The Arkansas Democrat-Gazette has been ravaged by the industry-wide decline in circulation and advertising, but it continues to invest in important state Capitol reporting.
A good example came last Sunday, when veteran statehouse reporter Michael Wickline delved further into a no-bid education consulting contract that had raised at least a few legislative eyebrows. My summary, taken from a post on the Arkansas Blog:
The push for the contract came from Bill Gossage, deputy chief of staff to Gov. Asa Hutchinson and a former legislator. He is also an alumnus of another powerful lobby, the good old boys club of school superintendents that forms one of the Capitol's most powerful lobby groups. They've even defeated the Walton charter school lobby a time or two. That isn't easy.
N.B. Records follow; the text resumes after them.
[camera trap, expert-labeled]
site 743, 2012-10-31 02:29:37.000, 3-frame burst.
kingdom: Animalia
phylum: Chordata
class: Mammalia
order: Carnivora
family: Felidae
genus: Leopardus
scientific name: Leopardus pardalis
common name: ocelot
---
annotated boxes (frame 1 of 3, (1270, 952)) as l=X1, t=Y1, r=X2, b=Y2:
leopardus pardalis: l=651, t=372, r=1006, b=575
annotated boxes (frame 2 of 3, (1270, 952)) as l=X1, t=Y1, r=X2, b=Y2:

Gossage put in a good word for the consultants with House Speaker Jeremy Gillam. Gillam said Gossage's endorsement gave him the "confidence" to OK taxpayer-financed junkets for 14 legislators and assorted bureaucrats to get a look at the work being done by the would-be consultant, Solution Tree.
Solution Tree wanted to get a contract for its "professional learning community at work" program. Sen. Linda Chesterfield, a former teacher, said this is just a euphemism for team learning for teachers. Nothing wrong with the concept, but Solution Tree is neither the inventor nor sole seller of such programs.
Forget Chesterfield, who may be a teacher but who is also a Democrat and they are not in power currently. With a push from Gossage, the House speaker and Gov. Asa Hutchinson's education czar, Johnny Key, the deal was done. Solution Tree got approval from the legislature for a $4 million pilot project this year and another $8.5 million worth of consulting work next year.
Education Commissioner Key was at work with Solution Tree on implementation before the legislature had approved the contract (over scattered objections). Key, a veteran legislator, had to know this pie was pre-baked. Key pushed back aggressively when Ed Armstrong, the state procurement director, bravely suggested some other vendors might be able to provide the same sort of consulting. Perhaps some competing proposals should be sought. With a gubernatorial deputy chief of staff behind the deal and the governor's hand-picked education czar expressing "frustration" at the holdup from procurement, however, Armstrong got the message. He went along with a "sole source" provider contract. Putting all this together was a great piece of reporting by Wickline, though such deals tend to be clouded by all the details. Straight reporters can't always connect the dots without appearing to be opinionated. I have no such impediment. Whenever I read a story like this I'm reminded of my drives in the humid evenings through the coastal marshes of my boyhood home in Louisiana. The decomposition of organic matter was ongoing. It created a persistent stench. We called it swamp gas. Swamp gas comes with absolute power in a political ecosystem, too. Strong leadership can combat it. Hutchinson, who I've heard might have even raised questions about a no-bid deal, seems unwilling to act when his appointees demonstrate a lack of fitness. Gossage isn't the first. I also note that the governor — who professes a belief in Arkansas's ability to match the world in technology – often seems to find an out-of-state consultant necessary for advice, whether the subject is health, lottery, insurance, education or even football stadiums.
PS: Do a Google search on Solution Tree and the multi-million-dollar Professional Learning Communities at Work program it just sold to Arkansas. It has supporters and critics. Nobody thinks collaboration among teachers to share strategy is a bad idea, but many factors can influence the results. Arkansas is about to put their model to a $12.5 million test.